Contemporaneamente la corte si riunì nella Prévôté. Senza alcun dibattito, la magistratura convenne di considerare risolto il «caso G.», di chiudere la pratica e di archiviarla senza registrarla, aprendo un nuovo procedimento contro l’assassino, ancora sconosciuto, di venticinque vergini nel distretto di Grasse. Al tenente di polizia fu impartito l’ordine di riprendere subito le indagini.
L’assassino fu trovato già il giorno dopo. In base a indizi inequivocabili, arrestarono Dominique Druot, maître parfumeur in Rue de la Louve, nella cui capanna dopo tutto erano stati rinvenuti gli abiti e i capelli di tutte le vittime. I giudici non si lasciarono sviare dai suoi dinieghi iniziali. Dopo quattordici ore di tortura, Druot confessò tutto, e implorò addirittura di essere giustiziato il più presto possibile, cosa che gli fu accordata già il giorno seguente. Lo impicciarono alle prime luci dell’alba, senza scalpore, senza patibolo né tribune, unicamente alla presenza del boia, di alcuni membri della magistratura, di un medico e di un sacerdote. Quando subentrò la morte, dopo averla constatata e messa regolarmente a verbale, seppellirono subito il cadavere. Con ciò il caso fu risolto.
Comunque la città l’aveva già dimenticato, e così totalmente che i viaggiatori che giunsero nei giorni seguenti e s’informarono casualmente del famigerato assassino delle fanciulle di Grasse non trovarono una sola persona ragionevole che fosse in grado di dar loro informazioni. Solo alcuni ospiti della Charité, ben noti malati mentali, balbettarono ancora qualcosa a proposito di una grande festa sulla Place du Cours, a causa della quale erano stati costretti a sgombrare le camere.

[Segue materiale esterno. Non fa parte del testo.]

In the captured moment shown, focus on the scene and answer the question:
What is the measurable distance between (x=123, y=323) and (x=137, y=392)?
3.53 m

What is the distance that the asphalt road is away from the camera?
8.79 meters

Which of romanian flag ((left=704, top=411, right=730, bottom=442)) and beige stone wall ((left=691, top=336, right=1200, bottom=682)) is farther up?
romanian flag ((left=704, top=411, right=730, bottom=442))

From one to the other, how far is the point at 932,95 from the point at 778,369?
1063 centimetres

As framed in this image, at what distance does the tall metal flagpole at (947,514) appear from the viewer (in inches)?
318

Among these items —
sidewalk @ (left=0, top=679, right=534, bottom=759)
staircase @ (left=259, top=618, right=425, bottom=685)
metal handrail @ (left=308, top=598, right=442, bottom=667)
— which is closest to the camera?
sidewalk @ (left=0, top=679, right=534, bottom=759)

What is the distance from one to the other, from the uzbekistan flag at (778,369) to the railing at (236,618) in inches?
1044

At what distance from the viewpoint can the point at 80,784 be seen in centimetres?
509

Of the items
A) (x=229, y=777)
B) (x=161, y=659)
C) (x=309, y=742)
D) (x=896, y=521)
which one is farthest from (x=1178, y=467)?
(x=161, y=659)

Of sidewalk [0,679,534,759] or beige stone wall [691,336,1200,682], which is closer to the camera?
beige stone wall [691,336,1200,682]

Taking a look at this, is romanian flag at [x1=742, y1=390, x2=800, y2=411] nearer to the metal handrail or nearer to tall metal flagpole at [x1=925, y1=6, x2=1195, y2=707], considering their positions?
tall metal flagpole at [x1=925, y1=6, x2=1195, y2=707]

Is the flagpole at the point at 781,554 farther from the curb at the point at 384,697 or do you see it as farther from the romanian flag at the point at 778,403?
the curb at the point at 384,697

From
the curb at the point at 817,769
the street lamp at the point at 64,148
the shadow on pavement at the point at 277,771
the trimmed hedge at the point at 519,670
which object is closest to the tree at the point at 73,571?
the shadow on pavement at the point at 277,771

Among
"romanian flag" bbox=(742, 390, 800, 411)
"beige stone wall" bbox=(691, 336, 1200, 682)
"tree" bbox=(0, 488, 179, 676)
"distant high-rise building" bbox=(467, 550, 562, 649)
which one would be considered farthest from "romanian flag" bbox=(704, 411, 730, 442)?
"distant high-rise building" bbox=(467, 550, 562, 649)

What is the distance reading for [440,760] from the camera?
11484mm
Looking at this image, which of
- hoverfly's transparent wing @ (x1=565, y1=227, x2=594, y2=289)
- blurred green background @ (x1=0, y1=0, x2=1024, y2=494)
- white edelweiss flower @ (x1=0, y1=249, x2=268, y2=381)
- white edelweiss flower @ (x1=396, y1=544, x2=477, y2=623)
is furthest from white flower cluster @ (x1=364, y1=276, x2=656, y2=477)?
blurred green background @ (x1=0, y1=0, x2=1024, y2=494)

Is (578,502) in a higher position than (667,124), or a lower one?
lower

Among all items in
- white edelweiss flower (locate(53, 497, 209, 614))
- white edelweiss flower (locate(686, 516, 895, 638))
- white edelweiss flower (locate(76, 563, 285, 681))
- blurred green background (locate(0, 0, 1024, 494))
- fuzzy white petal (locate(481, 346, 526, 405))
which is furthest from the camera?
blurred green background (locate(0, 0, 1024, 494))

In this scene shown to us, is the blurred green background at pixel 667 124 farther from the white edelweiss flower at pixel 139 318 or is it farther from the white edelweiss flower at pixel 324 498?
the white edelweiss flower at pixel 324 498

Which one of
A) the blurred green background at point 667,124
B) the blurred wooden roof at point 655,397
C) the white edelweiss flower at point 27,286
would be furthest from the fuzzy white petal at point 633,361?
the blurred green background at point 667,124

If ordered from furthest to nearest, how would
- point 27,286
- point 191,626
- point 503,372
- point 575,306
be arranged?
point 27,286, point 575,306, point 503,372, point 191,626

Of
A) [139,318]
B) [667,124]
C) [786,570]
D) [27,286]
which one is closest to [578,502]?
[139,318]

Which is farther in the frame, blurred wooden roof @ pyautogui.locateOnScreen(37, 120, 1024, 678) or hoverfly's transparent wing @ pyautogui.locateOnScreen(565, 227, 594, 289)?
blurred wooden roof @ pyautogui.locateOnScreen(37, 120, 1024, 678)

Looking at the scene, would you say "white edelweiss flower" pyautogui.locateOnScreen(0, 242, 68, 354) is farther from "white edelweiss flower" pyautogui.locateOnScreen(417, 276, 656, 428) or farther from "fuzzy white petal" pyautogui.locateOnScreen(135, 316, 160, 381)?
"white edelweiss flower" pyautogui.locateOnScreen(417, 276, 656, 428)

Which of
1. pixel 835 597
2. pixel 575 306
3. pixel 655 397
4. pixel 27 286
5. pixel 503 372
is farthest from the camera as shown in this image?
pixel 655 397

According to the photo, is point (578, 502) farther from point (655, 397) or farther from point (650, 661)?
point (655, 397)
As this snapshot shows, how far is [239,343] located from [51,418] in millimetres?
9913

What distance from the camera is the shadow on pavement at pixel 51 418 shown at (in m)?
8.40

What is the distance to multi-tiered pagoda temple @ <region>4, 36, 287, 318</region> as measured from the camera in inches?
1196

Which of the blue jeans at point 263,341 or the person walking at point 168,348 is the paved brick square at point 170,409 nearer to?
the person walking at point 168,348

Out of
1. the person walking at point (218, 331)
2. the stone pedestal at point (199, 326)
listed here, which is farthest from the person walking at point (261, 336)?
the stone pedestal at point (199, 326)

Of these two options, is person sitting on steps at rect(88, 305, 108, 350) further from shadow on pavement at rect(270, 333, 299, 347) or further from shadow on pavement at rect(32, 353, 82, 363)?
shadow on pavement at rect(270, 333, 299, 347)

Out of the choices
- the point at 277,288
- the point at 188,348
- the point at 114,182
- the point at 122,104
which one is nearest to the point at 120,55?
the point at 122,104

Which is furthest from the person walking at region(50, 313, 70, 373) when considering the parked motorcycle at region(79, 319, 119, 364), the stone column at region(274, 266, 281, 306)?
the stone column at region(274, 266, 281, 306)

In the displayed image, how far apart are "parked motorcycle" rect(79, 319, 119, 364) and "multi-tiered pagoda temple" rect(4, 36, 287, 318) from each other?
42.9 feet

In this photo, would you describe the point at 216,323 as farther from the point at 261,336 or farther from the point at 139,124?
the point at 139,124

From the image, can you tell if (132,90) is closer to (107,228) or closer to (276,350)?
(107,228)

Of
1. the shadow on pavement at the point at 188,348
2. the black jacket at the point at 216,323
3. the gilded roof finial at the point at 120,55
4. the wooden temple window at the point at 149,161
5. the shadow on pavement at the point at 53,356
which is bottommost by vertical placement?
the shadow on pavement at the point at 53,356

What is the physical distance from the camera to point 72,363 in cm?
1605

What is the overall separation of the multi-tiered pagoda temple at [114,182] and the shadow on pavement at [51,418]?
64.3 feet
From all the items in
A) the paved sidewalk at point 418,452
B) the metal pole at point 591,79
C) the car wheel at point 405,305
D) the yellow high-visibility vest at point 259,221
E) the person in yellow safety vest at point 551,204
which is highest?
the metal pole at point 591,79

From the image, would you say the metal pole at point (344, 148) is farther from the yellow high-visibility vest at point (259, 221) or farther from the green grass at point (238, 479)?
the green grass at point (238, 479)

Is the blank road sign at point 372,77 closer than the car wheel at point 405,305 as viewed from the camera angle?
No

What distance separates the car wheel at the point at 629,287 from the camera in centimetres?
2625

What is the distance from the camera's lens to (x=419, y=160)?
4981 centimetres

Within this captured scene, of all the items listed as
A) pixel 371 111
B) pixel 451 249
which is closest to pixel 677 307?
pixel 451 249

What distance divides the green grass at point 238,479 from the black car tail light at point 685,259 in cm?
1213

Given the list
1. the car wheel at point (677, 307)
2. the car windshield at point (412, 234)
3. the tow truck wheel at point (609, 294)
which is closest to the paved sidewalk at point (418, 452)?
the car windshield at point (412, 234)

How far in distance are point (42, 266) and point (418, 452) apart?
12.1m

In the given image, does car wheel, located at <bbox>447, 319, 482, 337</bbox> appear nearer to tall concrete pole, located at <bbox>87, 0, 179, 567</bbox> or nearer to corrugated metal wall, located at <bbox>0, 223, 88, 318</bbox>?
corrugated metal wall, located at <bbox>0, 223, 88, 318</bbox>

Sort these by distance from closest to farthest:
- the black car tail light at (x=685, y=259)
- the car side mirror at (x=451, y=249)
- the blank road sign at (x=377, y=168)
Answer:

E ben presto la vita si normalizzò del tutto. La gente lavorava con impegno e dormiva tranquilla e badava ai propri affari e si comportava bene. L’acqua traboccava come sempre dalle varie sorgenti e fontane e trascinava il fango per i vicoli. La città si ergeva sempre, logora e fiera, sulle alture al di sopra della fertile conca. Il sole splendeva caldo. Presto giunse maggio. Ci fu la raccolta delle rose.